* **Problem description**: Rewrite the rows from the first one through the one containing "- £33.48 GBP", swapping "diesel" for "petrol" and changing nothing else. Leave the pictures out of your answer.

* **Material provided**:
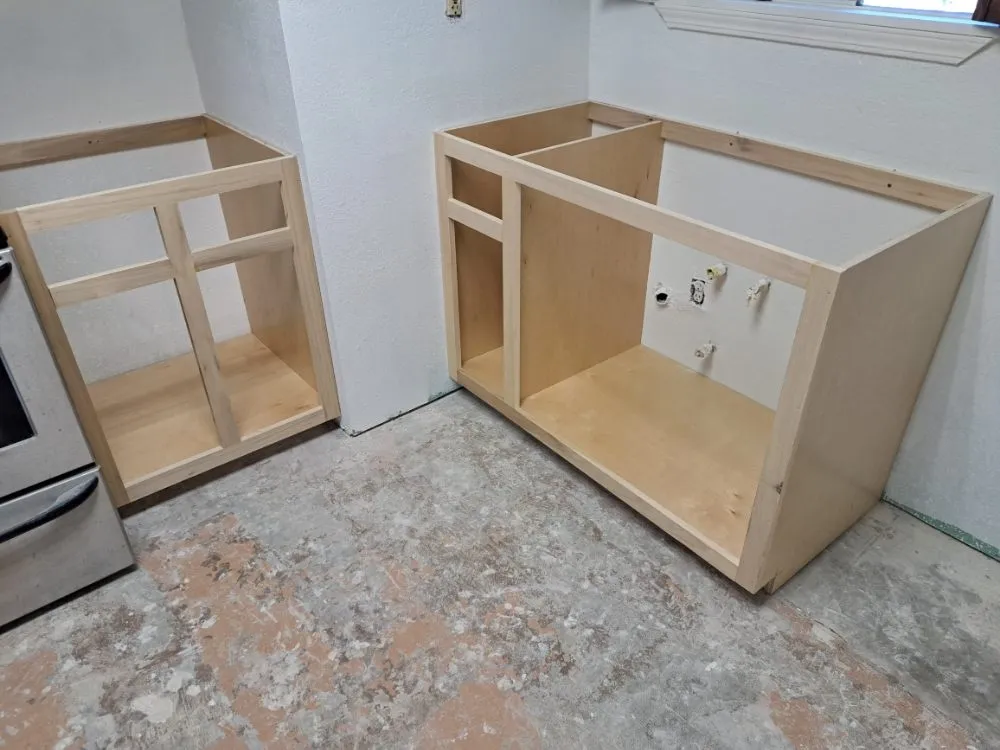 Custom landscape installation in Henderson, NV by Matthew's Construction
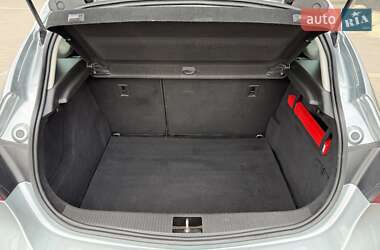 Хетчбек Opel Astra 2014 в 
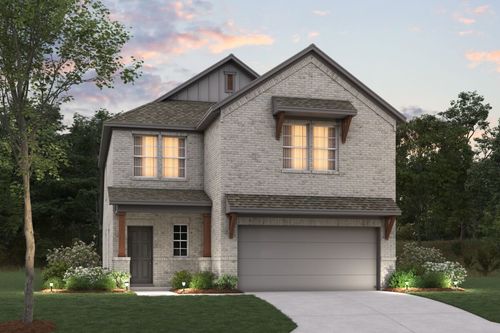 7405 Spicebush Dr, Ponder, TX, 76259-1205 | Card Image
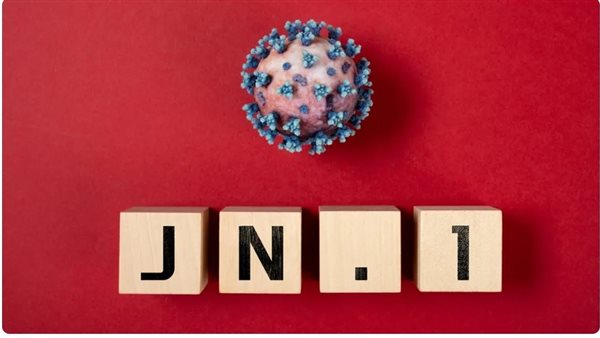 متحور كورونا الجديد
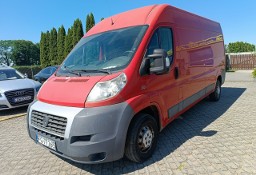 Fiat Ducato 2,3 diesel 120KM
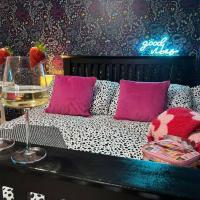 Boutique Annexe Close To Central Norwich & Airport, hotel poblíž Mezinárodní letiště Norwich - NWI, Norwich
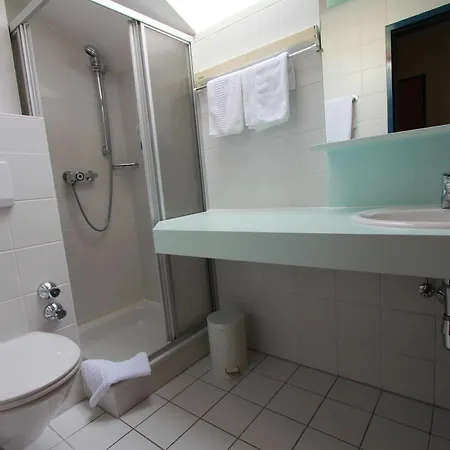 Hotel Vitalhotel Krainz Loipersdorf bei Fuerstenfeld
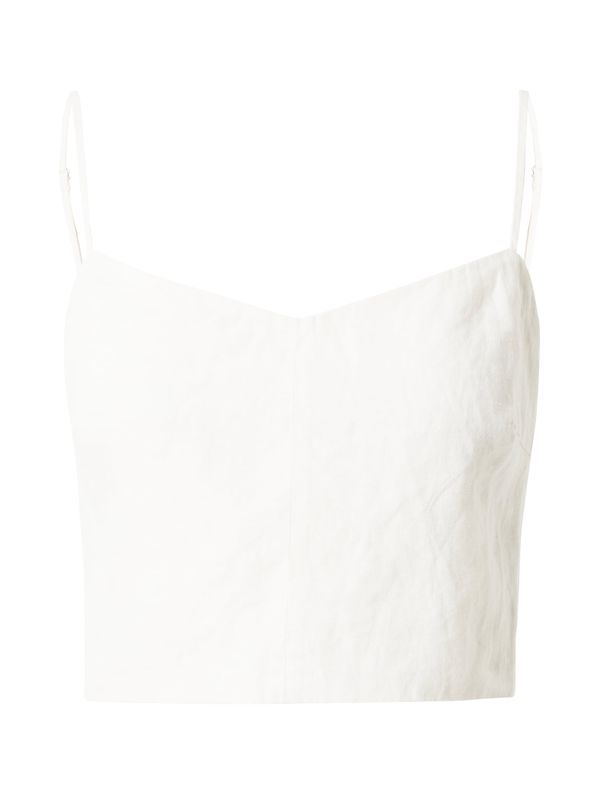 MAX&Co. MAX&Co. Top 'MARISOL'  boja pijeska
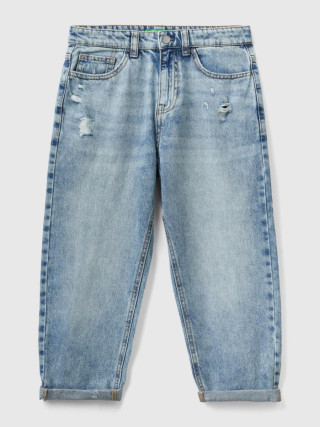 Benetton dečije farmerke 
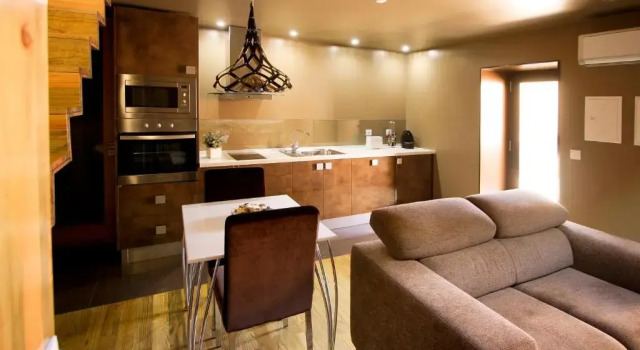 Вилла RH Casas de Campo Design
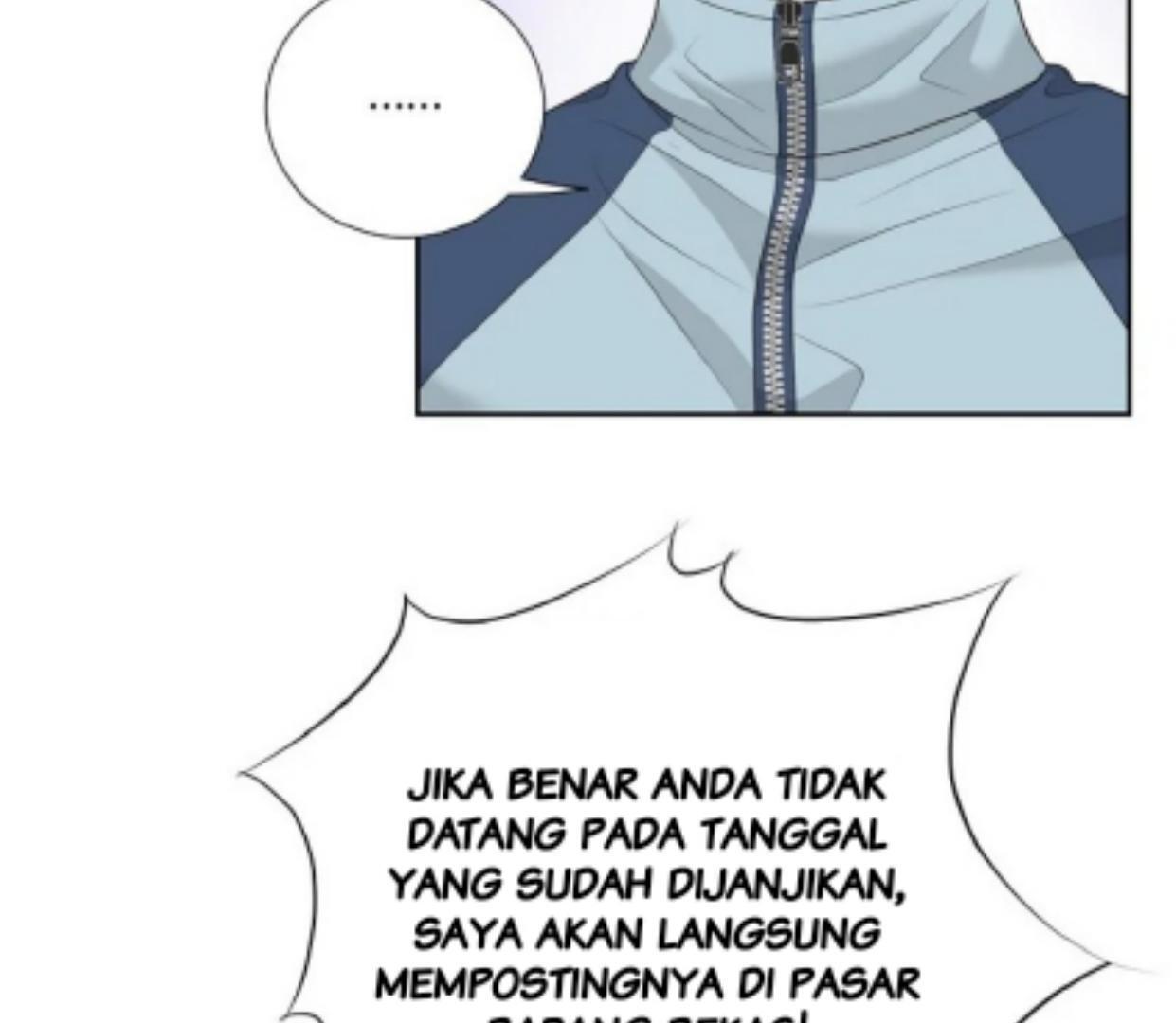 I Became a Fake Family With My Boss Chapter 4 page 19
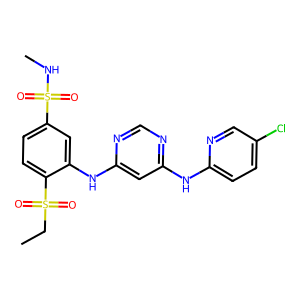 CAS: 1316059-00-3 | BUP07295 | GSK854
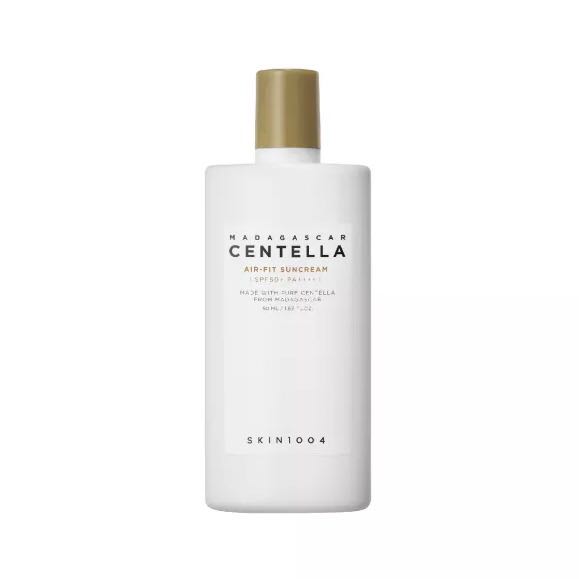 SKIN1004 Madagascar Centella Air-Fit Suncream SPF 50+ PA++++ 50ml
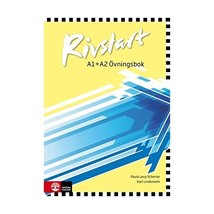 Rivstart  A1+A2 Neu. Textbok + ljudfiler. vningsbok Scherrer Paula Levy - £33.48 GBP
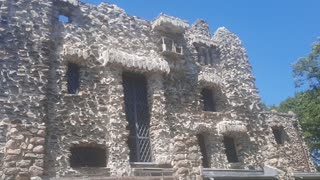 Gillette Castle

* **Task answer**:
 Custom landscape installation in Henderson, NV by Matthew's Construction
 Хетчбек Opel Astra 2014 в 
 7405 Spicebush Dr, Ponder, TX, 76259-1205 | Card Image
 متحور كورونا الجديد
 Fiat Ducato 2,3 petrol 120KM
 Boutique Annexe Close To Central Norwich & Airport, hotel poblíž Mezinárodní letiště Norwich - NWI, Norwich
 Hotel Vitalhotel Krainz Loipersdorf bei Fuerstenfeld
 MAX&Co. MAX&Co. Top 'MARISOL'  boja pijeska
 Benetton dečije farmerke 
 Вилла RH Casas de Campo Design
 I Became a Fake Family With My Boss Chapter 4 page 19
 CAS: 1316059-00-3 | BUP07295 | GSK854
 SKIN1004 Madagascar Centella Air-Fit Suncream SPF 50+ PA++++ 50ml
 Rivstart  A1+A2 Neu. Textbok + ljudfiler. vningsbok Scherrer Paula Levy - £33.48 GBP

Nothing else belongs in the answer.